#### Questions to answer
A: Answer these questions using the prostate cancer study text, not the listing.
(i) Which drug was used to inhibit BTK signaling?
(ii) How many patients with localized PCa and how many with metastatic PCa provided tumor tissues?
(iii) How thick were the paraffin sections?
B: Continue the prostate cancer study text, not the listing, from the point where it stops.

#### Text provided
▼

In this study, we aimed to investigate the therapeutic efficacy in metastatic PCa of suppressing the survival and function of TIL-Bs by inhibiting BTK signaling using ibrutinib and how this affects the PCa TME to sensitize anti-PD-1 blockade. To our knowledge, this is the first study to show therapeutic efficacy of combined use of a BTK inhibitor and PD-1 blockade for metastatic PCa. Our findings suggested that TIL-Bs were immunosuppressive in the metastatic PCa TME and can be inhibited by ibrutinib to enhance PD-1 blockade immunotherapy.

2. Materials and Methods

2.1. Tissue Samples

Tumor tissues from patients who underwent radical prostatectomy and were pathologically diagnosed with localized and metastatic PCa (6 of each) from the Third Affiliated Hospital of Sun Yat-sen University were collected in 2022. These patients had not received chemotherapy or radiotherapy before radical prostatectomy. The tissue samples were fixed with 4% paraformaldehyde, paraffin-embedded, cut into paraffin sections (4 μm), and stored until use. Informed consent was obtained from all participants. The study was conducted in accordance with the Declaration of Helsinki and approved by the Human Ethics Committee of the Third Affiliated Hospital of Sun Yat-sen University.

▲

#### Listed records
▼

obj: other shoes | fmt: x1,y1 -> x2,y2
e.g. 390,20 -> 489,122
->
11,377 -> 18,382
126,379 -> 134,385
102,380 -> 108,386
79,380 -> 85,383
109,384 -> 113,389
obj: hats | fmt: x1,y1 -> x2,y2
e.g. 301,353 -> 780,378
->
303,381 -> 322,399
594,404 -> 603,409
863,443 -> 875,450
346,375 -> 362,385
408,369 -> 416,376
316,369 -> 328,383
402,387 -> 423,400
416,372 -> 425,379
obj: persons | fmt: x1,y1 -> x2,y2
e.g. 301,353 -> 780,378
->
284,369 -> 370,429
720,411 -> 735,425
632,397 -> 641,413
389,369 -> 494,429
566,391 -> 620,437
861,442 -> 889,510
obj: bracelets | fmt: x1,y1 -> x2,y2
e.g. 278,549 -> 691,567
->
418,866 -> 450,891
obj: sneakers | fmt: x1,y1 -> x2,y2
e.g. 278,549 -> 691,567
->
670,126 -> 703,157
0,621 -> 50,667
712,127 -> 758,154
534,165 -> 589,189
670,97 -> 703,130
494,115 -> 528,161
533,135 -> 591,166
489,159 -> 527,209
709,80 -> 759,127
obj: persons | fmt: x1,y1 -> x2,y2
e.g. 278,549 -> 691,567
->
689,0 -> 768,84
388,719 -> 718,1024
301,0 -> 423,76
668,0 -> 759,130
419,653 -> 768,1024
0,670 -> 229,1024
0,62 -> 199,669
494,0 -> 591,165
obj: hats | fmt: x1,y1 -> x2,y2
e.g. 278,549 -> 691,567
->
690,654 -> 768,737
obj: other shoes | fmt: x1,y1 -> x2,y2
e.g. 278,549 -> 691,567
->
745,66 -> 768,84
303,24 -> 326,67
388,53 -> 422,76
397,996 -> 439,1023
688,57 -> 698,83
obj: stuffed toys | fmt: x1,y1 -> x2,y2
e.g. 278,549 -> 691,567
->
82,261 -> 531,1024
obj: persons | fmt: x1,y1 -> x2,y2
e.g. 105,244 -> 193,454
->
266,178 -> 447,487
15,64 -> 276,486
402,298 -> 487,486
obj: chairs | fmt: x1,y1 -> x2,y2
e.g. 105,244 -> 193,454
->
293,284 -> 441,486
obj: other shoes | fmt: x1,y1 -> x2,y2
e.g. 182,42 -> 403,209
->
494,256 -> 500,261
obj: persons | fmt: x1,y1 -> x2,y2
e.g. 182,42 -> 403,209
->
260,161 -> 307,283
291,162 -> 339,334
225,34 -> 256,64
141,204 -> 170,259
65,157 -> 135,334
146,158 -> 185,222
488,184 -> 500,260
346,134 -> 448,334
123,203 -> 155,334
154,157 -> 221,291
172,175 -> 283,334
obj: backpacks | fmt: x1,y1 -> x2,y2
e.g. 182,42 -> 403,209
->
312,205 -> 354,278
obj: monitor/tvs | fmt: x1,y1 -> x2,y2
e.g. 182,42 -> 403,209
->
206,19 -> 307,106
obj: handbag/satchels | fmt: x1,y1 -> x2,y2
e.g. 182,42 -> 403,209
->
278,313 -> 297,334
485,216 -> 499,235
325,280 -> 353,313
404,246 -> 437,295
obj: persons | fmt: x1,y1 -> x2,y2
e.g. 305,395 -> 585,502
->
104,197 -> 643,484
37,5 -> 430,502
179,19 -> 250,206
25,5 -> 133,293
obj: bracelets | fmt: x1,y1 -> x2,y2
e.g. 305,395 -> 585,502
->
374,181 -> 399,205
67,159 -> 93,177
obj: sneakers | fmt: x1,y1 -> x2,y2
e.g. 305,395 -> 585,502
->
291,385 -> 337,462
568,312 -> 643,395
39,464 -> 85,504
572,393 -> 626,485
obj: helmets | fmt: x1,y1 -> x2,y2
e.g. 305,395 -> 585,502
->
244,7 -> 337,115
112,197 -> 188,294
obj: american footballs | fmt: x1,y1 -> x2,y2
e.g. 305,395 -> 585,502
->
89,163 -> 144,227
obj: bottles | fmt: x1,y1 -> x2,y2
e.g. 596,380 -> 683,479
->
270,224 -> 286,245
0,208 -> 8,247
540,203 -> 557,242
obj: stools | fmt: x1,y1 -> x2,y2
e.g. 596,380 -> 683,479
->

▲

#### Answers provided
A:
(i) Ibrutinib.
(ii) Six with localized PCa and six with metastatic PCa.
(iii) 4 μm.

B:
2.2. Public Data Acquisition and Preprocessing

Gene correlation analysis among immune cell biomarkers was performed and evaluated using the well-known online database TIMER (https://cistrome.shinyapps.io/timer/, accessed on 25 January 2022) [22]. TIMER allows us to systematically assess relationships among immune cell-related genes in different types of human cancer. We used TIMER to analyze the correlation among CD79A, BTK, PDCD1, CTLA4, HAVCR2, and IL-10 in PCa. Single-cell RNA sequencing data were obtained from an online scRNA-seq database—the Tumor Immune Single Cell Hub (TISCH, http://tisch.comp-genomics.org/, accessed on 25 January 2022) [23]. The TISCH provides processed scRNA-seq data at the single-cell level to explore the TME across different human cancer types. We downloaded a dataset (GSE143791) containing metastatic prostate cancer samples and reanalyzed it with R packages in Bioconductor (http://bioconductor.org/, accessed on 25 January 2022) to explore BTK expression in B cells at the single-cell level in metastatic PCa.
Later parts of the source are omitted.